Lucy: That's so true. Childbirth and loss are the two reasons that we allow people to step down. Like, not even burnout.
Kate: Burnout's seen as a temporary state that you recover from and then you're back.
Lucy: There was a period of time when [Emma] said that she was bored and lonely and she'd started reading again and things like that. And now people are like, "You know what can fill your time is going to college." And I'm like, "That's such a stretch."
Kate: You have to just find a creator that speaks to you more. And like, you don't have to leave Emma forever. You can stay subscribed. You can stay following. And I think maybe her issue is more an industry issue of just, what do you parlay this into?
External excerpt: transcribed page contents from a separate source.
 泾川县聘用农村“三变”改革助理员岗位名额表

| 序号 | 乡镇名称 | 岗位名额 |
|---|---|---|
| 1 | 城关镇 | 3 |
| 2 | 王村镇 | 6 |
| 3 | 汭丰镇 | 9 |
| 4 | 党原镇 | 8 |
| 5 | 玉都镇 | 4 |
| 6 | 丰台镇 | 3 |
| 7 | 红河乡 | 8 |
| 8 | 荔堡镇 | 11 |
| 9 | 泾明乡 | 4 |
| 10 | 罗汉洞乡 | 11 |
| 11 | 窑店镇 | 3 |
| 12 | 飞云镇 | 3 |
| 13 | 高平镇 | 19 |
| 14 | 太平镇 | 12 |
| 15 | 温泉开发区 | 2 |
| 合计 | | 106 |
Because you can't do everything. Alex Cooper is someone who I think is on her way to [cracking it]. She's doing Call Her Daddy, but she has this podcast network, and I imagine at some point she will stop Call Her Daddy and take a more behind the scenes role, and she has really laid a good path for herself to step back whenever she wants to, but still have something going on. Emma hasn't done that yet because she's so young. She's 22. Even having to think about this is a testament to how young she was when she first became popular. If she had become popular at this age, she'd be turning 30 and would be able to think about stepping back, but a 22 year old can't do much. For me, I don't understand why people who have so much money don’t just stop working.
Lucy: Did you ever watch the Selena Gomez documentary? I felt a similar way after watching that.
Kate: No, but I'm like, okay, get a less insane house and stop. And get into, like, a passion of yours. If I could just stop, I would just like to have a pottery studio in my backyard.
Lucy: And invest some money. Do whatever the finance girls do.
Kate: And it's actually very radical to just stop. That's the message of all this. You can just stop.
Lucy: Yes. And then also as a viewer, you can stop. We all just need to stop.